Le jour d’avant

Bien sûr, je l’attendais depuis une semaine, ce coup de massue verbal, cette accablante injonction : parents, restez chez vous avec vos enfants et n’en bougez plus jusqu’à nouvel ordre. Bien sûr, j’avais déjà commencé à lire tous les billets doux des penseurs positifs brodant sur le thème : « 40 jours à la maison avec tes gosses : une belle occasion de créativité ! ». Mais quand je me suis levée ce matin, lourde du jour d’avant – avant le confinement, avant le tête-à-tête indéfini avec mon Jules et mon fils de quatre ans (Georges), avant l’annulation de mes missions de freelance – je n’étais pas encore très au point côté créativité infantile. Dans les yeux de mon Jules : « Génial, me voilà enfermé pour un mois avec une dépressive. » Dans ma tête : « Bon, qu’est-ce qu’elle a dit la maîtresse, l’enfant a besoin de rituels ? ». J’ai commencé par le premier : chaque jour, l’enfant dormira tout son saoul, c’est toujours ça de pris sur la journée. Puis il s’habillera seul, à son rythme (oooh, finie la course pour aller à l’école), et si ça dure deux heures, on appréciera le gain d’autonomie.
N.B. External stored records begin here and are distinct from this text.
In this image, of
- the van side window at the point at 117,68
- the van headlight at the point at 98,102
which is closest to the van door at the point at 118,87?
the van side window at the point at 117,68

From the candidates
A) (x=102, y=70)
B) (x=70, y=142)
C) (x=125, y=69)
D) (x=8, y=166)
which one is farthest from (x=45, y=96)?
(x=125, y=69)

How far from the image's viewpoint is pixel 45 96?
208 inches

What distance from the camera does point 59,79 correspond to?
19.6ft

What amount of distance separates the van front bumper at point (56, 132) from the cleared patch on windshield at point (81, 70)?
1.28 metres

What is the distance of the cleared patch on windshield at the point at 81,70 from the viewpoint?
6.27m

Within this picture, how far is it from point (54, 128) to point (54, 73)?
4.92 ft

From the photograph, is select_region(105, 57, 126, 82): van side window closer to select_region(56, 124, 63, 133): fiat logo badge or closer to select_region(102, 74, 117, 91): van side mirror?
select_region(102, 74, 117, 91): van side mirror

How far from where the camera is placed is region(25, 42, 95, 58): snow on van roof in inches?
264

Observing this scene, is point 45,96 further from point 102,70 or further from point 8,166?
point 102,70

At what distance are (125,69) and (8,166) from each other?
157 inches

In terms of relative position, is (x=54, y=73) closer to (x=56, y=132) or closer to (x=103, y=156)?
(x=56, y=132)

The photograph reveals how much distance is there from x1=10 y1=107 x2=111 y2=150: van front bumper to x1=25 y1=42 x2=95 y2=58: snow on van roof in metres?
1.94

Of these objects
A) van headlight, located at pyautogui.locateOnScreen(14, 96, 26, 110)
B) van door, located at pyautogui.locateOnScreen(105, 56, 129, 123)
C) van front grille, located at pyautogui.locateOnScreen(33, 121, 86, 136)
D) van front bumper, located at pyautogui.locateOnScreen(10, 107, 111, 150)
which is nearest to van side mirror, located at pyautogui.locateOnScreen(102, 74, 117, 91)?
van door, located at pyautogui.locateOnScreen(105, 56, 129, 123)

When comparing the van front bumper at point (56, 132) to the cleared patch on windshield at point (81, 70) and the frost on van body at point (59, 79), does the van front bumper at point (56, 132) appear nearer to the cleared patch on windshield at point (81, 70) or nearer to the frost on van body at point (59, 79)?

Ça n’a pas duré deux heures mais ce faisant, j’ai vaguement tenté de croire qu’il était encore possible de travailler, de rester relié au monde de ceux qui produisent, réfléchissent, font du chiffre, mais je n’ai quand même pas mis la barre trop haut, je suis restée sur de la technique, testant frénétiquement les outils de « visio conférence » censés sauver la profession de formateur, demandant à mon Jules de se mettre dans la pièce à côté avec son ordinateur, parce que nos deux machines à côté, ça sifflait, mais à distance, ce n’était pas terrible non plus, bref, réglant le bordel informatique comme on règle son parachute, avec le sentiment que la chute avait déjà commencé, et c’est à ce moment que j’ai reçu un mail m’annonçant l’annulation d’une des dernières missions encore prévues pendant cette semaine, qui montrait enfin son vrai visage de carême. Il était 10h40.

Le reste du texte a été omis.